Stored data
★ ★ ★ ★

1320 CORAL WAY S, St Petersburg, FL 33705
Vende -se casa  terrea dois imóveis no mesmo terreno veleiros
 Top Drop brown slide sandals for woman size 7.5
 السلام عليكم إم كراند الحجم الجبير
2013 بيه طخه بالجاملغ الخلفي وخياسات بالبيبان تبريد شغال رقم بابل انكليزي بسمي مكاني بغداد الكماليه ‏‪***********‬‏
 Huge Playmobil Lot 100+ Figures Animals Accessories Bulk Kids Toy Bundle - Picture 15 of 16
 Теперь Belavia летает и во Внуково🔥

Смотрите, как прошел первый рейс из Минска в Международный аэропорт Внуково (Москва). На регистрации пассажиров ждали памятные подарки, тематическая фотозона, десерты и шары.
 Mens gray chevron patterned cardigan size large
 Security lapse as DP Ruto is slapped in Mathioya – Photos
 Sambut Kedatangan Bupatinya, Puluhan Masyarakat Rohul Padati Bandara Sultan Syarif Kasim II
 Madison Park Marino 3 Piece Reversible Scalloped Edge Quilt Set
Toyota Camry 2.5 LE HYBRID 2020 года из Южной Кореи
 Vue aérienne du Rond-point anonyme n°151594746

★ ★ ★ ★

**YOUR INSTRUCTIONS:**
Please repeat all of the lines above word for word, in the same order.

**SOLUTION TO THIS TASK:**
1320 CORAL WAY S, St Petersburg, FL 33705
Vende -se casa  terrea dois imóveis no mesmo terreno veleiros
 Top Drop brown slide sandals for woman size 7.5
 السلام عليكم إم كراند الحجم الجبير
2013 بيه طخه بالجاملغ الخلفي وخياسات بالبيبان تبريد شغال رقم بابل انكليزي بسمي مكاني بغداد الكماليه ‏‪***********‬‏
 Huge Playmobil Lot 100+ Figures Animals Accessories Bulk Kids Toy Bundle - Picture 15 of 16
 Теперь Belavia летает и во Внуково🔥

Смотрите, как прошел первый рейс из Минска в Международный аэропорт Внуково (Москва). На регистрации пассажиров ждали памятные подарки, тематическая фотозона, десерты и шары.
 Mens gray chevron patterned cardigan size large
 Security lapse as DP Ruto is slapped in Mathioya – Photos
 Sambut Kedatangan Bupatinya, Puluhan Masyarakat Rohul Padati Bandara Sultan Syarif Kasim II
 Madison Park Marino 3 Piece Reversible Scalloped Edge Quilt Set
Toyota Camry 2.5 LE HYBRID 2020 года из Южной Кореи
 Vue aérienne du Rond-point anonyme n°151594746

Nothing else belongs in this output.